AUTHOR: Carolyn Savage | POSTED: August 30, 2012 | COMMENTS: 16 Comments
First a few notes about this post…
1. I don’t condone lying to one’s physician to get drugs. Really…I don’t. So do as I say! Not as I do!
2. And yes, I admit I am thick in the head sometimes. Obviously! Otherwise I’d have learned by now that there is absolutely such a thing as Karma. My God…you’d think the twins arrival would have solidified that for me. And it did! I just forget about karma sometimes and that, my friends, is when it bites me in the ass!
So…here it goes…I hope it leaves you with a smile!
There is a bug in my house.
Not the kind with legs that hangs out under the couch. (Well, there might be those too. Not really sure.)
Nope!
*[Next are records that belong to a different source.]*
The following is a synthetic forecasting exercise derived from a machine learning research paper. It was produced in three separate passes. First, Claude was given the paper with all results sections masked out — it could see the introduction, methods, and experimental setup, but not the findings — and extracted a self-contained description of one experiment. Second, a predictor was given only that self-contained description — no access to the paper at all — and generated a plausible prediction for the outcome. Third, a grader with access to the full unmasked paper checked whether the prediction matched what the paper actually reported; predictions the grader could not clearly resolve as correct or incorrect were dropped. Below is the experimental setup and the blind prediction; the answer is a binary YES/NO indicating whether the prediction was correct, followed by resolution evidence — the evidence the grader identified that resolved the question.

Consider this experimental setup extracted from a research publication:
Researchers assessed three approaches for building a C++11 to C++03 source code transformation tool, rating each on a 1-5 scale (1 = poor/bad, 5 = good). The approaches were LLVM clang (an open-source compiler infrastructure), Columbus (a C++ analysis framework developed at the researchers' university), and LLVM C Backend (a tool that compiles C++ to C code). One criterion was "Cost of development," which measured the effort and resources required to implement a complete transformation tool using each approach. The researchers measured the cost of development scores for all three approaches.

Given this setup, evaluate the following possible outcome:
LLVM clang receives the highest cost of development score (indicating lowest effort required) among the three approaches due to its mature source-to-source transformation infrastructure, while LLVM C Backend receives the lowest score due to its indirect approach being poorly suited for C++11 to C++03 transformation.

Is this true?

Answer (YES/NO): NO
It’s the back-to-school germy kind of bug that brings sniffles, sore throats, stomach ailments and all kinds of other bad crap to the members of my tribe. It started with Ryan, who missed school on Friday. Then Drew came down with it, followed quickly by MK. And as much as a pain in the arse these sick kids have been, I’ve been managing–that is until I woke up on Saturday with a nasty cough and wicked sore throat–which is a bonafide
and very serious problem for me because I cannot afford to be sick. Ever. What mom can?
So after popping a plethera of cold meds that did nothing but buzz me without relieving any of my symptoms, I decided I was not going to screw around. I have to much to do, dammit! So I headed to my local urgent care doctor in hopes of an antibiotic hook-up.
Now before you start writing me about the dangers of over treating with antibiotics allow me to advise you–Save it. I know this information already. The truth was I’d been battling a sore throat for the better part of August, and as much as it pained me to admit it, I was probably “patient zero” of the plague that was rapidly sweeping through my household. Seeing as how I hadn’t been able to kick the infection on my own (by eating properly and getting enough rest…uh…yeah…whatever), I diagnosed myself with a bacterial infection and knew the correct remedy was a Z-Pack because Z-Packs cure everything. Right?
So I headed to get me my fix.
Now I’ve been around the doctor’s office block before, so I knew that just because I wanted the prescription, I wasn’t necessarily going to get one. So just like an addict seeking his fix of pain killers, I concocted a story that I thought would surely get me my coveted drugs. My plan? To fake that I had a sinus infection because the diagnosis of a sinus infection always ends with a z-pack.
It seemed like a good plan and all was going exactly the way I’d envisioned. The doc pushed on my right cheek and I reported the sinus pain with just the right amount of wince. Then he pressed on the sinus above my right eye-brow, and not being able to read the doctor all that well, I thought I’d better amp up my claims of discomfort So I added a pained facial expression to my cringe and that’s when–perhaps–I over sold it. Next thing I knew he ordered a sinus x-ray.
I considered claiming I was pregnant, but given my notoriety in that department, decided against it.
So there I stood being radiated for something I didn’t really have, all so I could get a farking z-pack for my sore throat. And that’s when I grew a bit delusional because I started thinking maybe I really did have a sinus infection and this will turn out just the way I wanted…with a prescription and some sympathy.
How far from reality could that wish be? Turns out pretty far.
Because not only did the x-ray reveal that I didn’t have a sinus infection on my right side… the x-ray revealed that I don’t even have a sinus on my right side.
Yup. You read that right. I’m missing my sinus cavity above my right eyebrow! Exactly the spot that I’d just oversold.
When the doctor showed me the x-ray and explained my congenital condition my mind scrambled for an explanation. All I could come up with was, “No wonder it hurts. It must’ve have fallen out!”
To which he chuckled and sent me on my way…sans-Z-Pack.
Moral of the Story…
Don’t lie to get drugs from your doctor. And if you do, make sure you’re actually in possession of the troublesome appendage before you claim that it hurts.
Oh–and by the way–I’m better now. I guess it was viral.